Re: UX printing to Dell 1815DN

Rex,

No, I've never done so myself - we stick to HP printers. I assume, from what I've read from Bill Hassell over the years, that the only way to get this to work would be to connect the printer via a HP JetDirect card, then add it as a network printer using HP's Jet Direct Printer Installer:

http://h20000.www2.hp.com/bizsupport/TechSupport/DriverDownload.jsp?〈=en&cc=us&pnameOID=18922&taskId=135&prodTypeId=18972&prodSeriesId=27349〈=en&cc=us


Pete

Pete
Patrick Wallek
Honored Contributor

Re: UX printing to Dell 1815DN

We have some Dell printers that work great when printing from HP-UX. The Dell M5200 and 5100cn (color) work great.

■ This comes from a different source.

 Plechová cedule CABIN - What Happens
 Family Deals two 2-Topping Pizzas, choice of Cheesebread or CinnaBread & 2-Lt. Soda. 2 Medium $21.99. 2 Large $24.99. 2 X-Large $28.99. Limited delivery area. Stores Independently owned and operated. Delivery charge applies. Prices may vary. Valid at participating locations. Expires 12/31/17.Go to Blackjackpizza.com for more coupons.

We also have a Dell 3010cn, that does NOT work from Unix. When looking on the Dell web site, I discovered that they listed that printer as Windows only and no matter what I tried I could not get it to work. Even though port 9100 is enabled on the printer it won't work when printing from Unix. I monitored the printers web page when sending jobs from Unix and I would see the job arrive on the printer, but the printer itself would drop the job and it would never print.

The printer you mention, the 1815dn is listed on Dell's web site as supporting Microsoft® Windows® Vista5, Windows® (98, ME, 2000, Server 2003, XP, XP 64bits, NT 4.0),
Mac OS X Linux (Red Hat 8.0~9.0, Fedora Core 1~3, Mandrake 9.0~10.2, SuSE 8.2~9.2).

I suspect you will have about as much luck with this printer as I had with the 3010cn.

Some of their other printers, the 5210n for example lists UNIX in the "Compatible Client Operating Systems" section of their tech specs.

The web sites I have been looking at are:

http://www.dell.com/content/products/compare.aspx/laser?c=us&cs=04&l=en&s=bsd

Then click on "Product Details" for the printer and when that page comes up, click on the blue "Tech Specs" tab. Then scroll down to "Compatible Client Operating Systems" to see what they say they support.

Good luck.
rmueller58
Valued Contributor

Re: UX printing to Dell 1815DN

Thanks Guys,

I get pretty discouraged that you tell normally intelligent people to buy with the parameters given and things will work, go outside those parameters and the rules change.

I've gotten one of the higher end Dell's to work but not these cheaper ones.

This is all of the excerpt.